### TEXTAUSZUG
----

Richtigerweise müsste die in § 5 genannte Bestimmung eine  Ausnahme von der Verpflichtung zur Erstellung eines Energieausweises betreffen und nicht eine Ausnahme von der Informations- bzw Vorlage- und Aushändigungspflicht.

Kritisiert wird, dass die Statuierung von Ausnahmen in der Richtlinie wesentlich weiter gefasst sind als die im Entwurf geplante Regelung. Besonders hart würde sich dies vor allem für Eigentümer denkmalgeschützter Gebäude sowie für Eigentümer von Gebäuden mit gegliederter Fassade auswirken. Gebäude dieser Art können niemals einen Energiestatus wie ein neues Gebäude erlangen. Eine diesbezügliche Exemtion ist daher erforderlich.

Der angegebene Katalog von Ausnahmen sollte vollständigkeitshalber auch um kurzfristige Vermietungen – etwa zu Ferienzwecken – ergänzt werden (siehe dazu die Erläuternden Bemerkungen zu § 2 Z 5 des Entwurfes).

§6

Bedenklich erscheint, dass energietechnische Eigenschaften eines zehn Jahre alten Gebäudes als bedungene Eigenschaft statuiert werden.

§ 7

Der Formulierung dieses Wahlrechts kann keinesfalls zugestimmt werden, weil eine schikanöse Rechtsausübung nicht ausgeschlossen ist.  Mit einer gerichtlichen Geltendmachung müsste  jedenfalls das Auslangen gefunden werden.

§ 9

In Ergänzung zu den bereits zu §§ 3 und 4 vorgebrachten Bedenken werden die Folgen der Unterlassung der Bekanntgabe von Energiekennzahlen in Inseraten überdies zu einer Anzeigenflut und damit zu einer massiven Überlastung der Verwaltung führen, sofern dieser Straftatbestand tatsächlich vollzogen werden soll. Die Effektivität dieser Maßnahme aus spezialpräventiver Sicht ist vor allem bei privaten Verkäufern stark in Zweifel zu ziehen.

----

### ERFASSTE DATEN
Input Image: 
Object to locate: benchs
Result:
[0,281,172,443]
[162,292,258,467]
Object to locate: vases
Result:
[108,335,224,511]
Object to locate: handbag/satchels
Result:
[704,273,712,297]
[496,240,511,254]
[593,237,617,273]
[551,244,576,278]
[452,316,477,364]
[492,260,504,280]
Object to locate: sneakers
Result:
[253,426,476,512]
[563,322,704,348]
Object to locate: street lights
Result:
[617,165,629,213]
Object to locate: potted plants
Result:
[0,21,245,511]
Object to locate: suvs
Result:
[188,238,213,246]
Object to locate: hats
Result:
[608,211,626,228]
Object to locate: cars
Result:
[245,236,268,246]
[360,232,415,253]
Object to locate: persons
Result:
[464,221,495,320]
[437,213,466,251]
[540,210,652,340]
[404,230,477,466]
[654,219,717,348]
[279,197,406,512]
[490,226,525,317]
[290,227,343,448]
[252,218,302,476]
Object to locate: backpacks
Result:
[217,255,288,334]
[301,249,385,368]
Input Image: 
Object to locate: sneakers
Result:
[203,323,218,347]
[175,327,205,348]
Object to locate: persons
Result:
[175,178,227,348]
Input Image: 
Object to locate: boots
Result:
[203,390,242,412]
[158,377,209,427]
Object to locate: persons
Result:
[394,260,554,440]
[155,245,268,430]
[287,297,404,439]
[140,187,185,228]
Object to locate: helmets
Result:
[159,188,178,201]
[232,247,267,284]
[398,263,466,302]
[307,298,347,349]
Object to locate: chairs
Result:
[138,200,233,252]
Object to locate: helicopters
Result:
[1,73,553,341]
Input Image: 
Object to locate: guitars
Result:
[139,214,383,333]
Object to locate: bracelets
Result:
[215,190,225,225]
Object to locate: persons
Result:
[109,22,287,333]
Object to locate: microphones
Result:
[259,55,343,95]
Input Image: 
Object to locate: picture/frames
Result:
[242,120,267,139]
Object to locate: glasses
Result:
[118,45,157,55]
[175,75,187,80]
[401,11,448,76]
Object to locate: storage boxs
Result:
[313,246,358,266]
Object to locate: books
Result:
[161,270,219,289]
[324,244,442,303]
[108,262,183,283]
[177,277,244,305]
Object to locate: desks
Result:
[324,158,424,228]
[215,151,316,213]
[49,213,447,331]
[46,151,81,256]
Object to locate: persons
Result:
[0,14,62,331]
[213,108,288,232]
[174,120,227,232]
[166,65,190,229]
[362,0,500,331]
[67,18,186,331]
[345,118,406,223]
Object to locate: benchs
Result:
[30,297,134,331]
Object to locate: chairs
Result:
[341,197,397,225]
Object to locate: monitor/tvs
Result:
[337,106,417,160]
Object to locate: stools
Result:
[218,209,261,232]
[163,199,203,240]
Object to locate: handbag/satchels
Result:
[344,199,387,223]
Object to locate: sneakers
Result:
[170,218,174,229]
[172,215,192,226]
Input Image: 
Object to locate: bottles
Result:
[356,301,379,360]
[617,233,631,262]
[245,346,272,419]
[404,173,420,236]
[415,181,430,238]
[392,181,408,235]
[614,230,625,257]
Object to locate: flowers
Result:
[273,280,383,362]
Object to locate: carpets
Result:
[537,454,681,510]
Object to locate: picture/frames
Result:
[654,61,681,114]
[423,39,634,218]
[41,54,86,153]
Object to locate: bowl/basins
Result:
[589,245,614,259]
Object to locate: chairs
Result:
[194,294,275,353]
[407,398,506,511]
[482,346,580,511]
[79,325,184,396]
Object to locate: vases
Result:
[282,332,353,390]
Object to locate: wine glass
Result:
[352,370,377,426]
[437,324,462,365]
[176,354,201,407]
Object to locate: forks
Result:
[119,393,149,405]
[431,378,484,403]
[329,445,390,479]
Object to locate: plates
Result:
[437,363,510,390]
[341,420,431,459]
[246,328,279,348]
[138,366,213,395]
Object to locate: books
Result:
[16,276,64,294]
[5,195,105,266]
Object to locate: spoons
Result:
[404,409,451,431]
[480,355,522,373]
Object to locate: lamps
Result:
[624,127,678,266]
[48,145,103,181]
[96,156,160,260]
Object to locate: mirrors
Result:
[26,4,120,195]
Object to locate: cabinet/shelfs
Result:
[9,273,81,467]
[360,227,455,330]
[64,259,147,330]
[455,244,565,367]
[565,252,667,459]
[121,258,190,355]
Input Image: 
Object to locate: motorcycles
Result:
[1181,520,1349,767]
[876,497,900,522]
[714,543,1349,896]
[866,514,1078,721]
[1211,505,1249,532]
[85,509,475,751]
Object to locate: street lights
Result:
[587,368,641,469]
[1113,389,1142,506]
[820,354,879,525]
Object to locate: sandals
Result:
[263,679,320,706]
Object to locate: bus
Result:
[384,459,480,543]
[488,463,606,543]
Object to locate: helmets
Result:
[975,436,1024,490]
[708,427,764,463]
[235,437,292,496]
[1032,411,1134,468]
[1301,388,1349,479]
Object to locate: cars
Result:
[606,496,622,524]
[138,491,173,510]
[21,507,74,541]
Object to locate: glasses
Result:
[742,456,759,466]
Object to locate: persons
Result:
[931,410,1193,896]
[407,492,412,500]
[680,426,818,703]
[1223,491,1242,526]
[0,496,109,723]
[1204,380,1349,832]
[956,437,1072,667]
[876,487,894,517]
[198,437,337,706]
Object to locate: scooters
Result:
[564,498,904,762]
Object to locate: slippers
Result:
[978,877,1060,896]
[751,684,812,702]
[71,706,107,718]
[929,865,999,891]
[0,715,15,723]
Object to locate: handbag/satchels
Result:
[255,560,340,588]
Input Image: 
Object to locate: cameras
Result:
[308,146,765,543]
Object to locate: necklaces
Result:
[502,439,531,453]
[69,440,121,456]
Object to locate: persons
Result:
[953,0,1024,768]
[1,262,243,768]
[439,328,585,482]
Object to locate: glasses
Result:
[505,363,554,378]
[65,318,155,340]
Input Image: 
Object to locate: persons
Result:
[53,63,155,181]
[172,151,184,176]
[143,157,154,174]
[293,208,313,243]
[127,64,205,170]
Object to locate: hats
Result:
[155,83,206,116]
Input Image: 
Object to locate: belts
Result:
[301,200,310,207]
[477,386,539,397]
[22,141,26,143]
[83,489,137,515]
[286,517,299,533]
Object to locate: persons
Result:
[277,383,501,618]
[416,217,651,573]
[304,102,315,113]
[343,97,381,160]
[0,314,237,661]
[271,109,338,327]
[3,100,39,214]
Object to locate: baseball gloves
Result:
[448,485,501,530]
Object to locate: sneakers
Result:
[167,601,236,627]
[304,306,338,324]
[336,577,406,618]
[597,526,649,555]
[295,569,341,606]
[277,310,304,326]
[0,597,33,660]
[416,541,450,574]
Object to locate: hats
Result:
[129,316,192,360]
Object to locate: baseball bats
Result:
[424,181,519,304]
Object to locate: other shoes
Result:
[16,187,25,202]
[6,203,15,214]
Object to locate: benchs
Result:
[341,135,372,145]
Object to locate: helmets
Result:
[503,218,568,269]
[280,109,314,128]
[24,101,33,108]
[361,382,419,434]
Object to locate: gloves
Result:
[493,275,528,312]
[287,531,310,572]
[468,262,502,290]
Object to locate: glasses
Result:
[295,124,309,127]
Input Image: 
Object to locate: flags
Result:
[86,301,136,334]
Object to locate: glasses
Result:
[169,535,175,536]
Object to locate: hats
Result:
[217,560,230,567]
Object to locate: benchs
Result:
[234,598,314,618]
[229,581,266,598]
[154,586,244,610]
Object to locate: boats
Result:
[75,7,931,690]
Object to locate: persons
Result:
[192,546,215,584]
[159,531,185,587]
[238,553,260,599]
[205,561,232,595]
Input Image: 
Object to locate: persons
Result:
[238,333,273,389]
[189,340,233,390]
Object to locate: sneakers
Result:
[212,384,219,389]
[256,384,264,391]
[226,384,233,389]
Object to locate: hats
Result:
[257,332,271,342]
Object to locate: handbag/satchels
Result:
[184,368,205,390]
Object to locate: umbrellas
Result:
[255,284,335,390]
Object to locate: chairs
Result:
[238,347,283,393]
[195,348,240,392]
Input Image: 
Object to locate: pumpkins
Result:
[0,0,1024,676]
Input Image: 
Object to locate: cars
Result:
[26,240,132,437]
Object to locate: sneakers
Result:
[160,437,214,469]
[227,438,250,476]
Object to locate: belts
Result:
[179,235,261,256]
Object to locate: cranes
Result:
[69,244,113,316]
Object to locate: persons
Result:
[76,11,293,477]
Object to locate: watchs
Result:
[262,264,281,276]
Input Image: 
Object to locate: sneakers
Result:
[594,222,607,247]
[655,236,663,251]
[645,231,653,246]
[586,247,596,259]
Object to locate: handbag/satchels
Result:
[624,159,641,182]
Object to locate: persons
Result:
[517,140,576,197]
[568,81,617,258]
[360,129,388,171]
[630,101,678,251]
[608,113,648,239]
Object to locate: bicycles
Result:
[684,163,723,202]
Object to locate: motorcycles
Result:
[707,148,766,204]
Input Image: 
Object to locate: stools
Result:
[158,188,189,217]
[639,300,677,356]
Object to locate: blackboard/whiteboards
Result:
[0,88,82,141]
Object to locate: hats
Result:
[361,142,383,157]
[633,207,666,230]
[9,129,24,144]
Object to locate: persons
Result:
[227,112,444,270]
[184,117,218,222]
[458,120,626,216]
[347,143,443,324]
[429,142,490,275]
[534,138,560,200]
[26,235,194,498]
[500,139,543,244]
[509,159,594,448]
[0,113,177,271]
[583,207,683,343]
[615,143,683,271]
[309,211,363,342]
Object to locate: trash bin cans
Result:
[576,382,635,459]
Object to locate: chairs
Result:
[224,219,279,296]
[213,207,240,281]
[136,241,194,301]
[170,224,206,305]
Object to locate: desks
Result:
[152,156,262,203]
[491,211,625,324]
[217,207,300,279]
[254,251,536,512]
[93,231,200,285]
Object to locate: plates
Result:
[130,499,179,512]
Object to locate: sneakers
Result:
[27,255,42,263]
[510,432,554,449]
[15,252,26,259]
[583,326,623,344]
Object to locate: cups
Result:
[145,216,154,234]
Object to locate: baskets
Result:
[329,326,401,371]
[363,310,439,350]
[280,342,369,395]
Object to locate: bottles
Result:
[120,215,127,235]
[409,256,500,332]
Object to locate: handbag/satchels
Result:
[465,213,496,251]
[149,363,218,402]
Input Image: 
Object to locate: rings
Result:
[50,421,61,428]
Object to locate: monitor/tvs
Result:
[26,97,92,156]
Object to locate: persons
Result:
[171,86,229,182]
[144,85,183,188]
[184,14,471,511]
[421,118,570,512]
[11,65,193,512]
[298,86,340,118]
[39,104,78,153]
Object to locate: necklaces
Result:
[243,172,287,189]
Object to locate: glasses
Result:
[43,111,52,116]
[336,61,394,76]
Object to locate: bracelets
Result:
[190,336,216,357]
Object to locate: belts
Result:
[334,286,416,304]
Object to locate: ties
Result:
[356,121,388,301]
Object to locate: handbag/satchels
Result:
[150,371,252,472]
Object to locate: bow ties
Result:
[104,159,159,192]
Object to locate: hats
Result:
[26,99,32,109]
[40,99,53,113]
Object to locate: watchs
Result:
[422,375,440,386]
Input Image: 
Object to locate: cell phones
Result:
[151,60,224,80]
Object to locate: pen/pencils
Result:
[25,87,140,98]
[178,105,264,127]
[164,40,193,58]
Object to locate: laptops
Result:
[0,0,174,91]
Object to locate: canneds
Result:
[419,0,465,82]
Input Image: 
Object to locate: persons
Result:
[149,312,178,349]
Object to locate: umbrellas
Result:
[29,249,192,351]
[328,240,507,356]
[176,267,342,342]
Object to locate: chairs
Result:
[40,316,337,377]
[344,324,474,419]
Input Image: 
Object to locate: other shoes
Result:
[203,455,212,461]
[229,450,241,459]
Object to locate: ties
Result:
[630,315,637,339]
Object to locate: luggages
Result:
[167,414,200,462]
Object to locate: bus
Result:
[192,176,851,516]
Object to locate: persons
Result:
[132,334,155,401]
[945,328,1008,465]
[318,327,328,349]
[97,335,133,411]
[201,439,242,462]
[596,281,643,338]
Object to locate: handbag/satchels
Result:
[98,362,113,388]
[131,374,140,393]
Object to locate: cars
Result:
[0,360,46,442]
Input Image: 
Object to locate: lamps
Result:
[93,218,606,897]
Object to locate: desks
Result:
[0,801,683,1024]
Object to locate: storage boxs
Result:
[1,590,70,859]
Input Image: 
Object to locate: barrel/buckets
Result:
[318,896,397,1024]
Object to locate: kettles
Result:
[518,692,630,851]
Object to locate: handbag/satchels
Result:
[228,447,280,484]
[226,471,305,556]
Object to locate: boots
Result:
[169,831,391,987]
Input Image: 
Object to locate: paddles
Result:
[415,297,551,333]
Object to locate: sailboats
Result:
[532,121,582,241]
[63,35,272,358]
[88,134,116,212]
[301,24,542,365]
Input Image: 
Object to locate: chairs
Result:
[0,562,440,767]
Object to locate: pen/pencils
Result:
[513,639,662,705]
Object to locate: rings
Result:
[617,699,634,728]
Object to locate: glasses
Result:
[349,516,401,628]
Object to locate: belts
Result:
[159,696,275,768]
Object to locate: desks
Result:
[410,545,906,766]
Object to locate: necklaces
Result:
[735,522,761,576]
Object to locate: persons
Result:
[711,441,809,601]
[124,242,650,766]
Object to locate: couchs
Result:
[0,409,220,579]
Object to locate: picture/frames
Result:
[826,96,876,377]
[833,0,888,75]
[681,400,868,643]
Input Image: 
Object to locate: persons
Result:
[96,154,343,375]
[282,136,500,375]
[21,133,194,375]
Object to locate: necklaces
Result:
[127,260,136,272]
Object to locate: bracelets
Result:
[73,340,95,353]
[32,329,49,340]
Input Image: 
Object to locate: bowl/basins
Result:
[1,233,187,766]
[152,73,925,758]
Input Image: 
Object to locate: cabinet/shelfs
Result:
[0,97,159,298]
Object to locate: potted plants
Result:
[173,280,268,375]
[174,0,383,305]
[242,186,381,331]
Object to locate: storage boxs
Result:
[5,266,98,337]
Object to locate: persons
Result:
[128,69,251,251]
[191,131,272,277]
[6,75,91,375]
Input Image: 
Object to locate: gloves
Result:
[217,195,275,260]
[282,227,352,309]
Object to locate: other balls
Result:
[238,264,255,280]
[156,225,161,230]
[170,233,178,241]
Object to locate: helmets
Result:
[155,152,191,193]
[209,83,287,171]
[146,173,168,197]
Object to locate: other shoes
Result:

----

### ANWEISUNG
Setze die Stellungnahme zum Entwurf über Energieausweise nach ihrem letzten Satz fort.

### ERGEBNIS
Abs 1

Die Normierung von Verwaltungsstraftatbeständen mit einer Geldstrafe bis zu € 1450 für das Unterlassen der Bekanntgabe der Energieeffizienzklasse im Zuge einer Anzeige entspricht nicht dem Grundsatz der Verhältnismäßigkeit (vgl dazu Artikel 27 der derzeit geltenden Richtlinie).

Keinesfalls zugestimmt werden kann der Privilegierung  von Immobilienmaklern.

Abs 2

§ 7 Abs 1 und 2 des Entwurfs normieren bestimmte zivilrechtliche Folgen unterlassener Vorlage oder Aushändigung. Unter diesem Blickwinkel stellt sich die Frage nach der Sinnhaftigkeit sowie Notwendigkeit einer zusätzlichen Bestrafung gem § 9 Abs 2.

§ 10

Im Hinblick auf das geplante Inkrafttreten dieses Bundesgesetzes mit 1.1.2012 weist der ÖHGB daraufhin, dass noch zahlreiche Energieausweise beigebracht werden müssen  und die dafür verbleibende Zeit keinesfalls ausreichend ist. Der Zeitpunkt des Inkrafttretens sollte daher unbedingt auf den 1.1.2013 verschoben werden.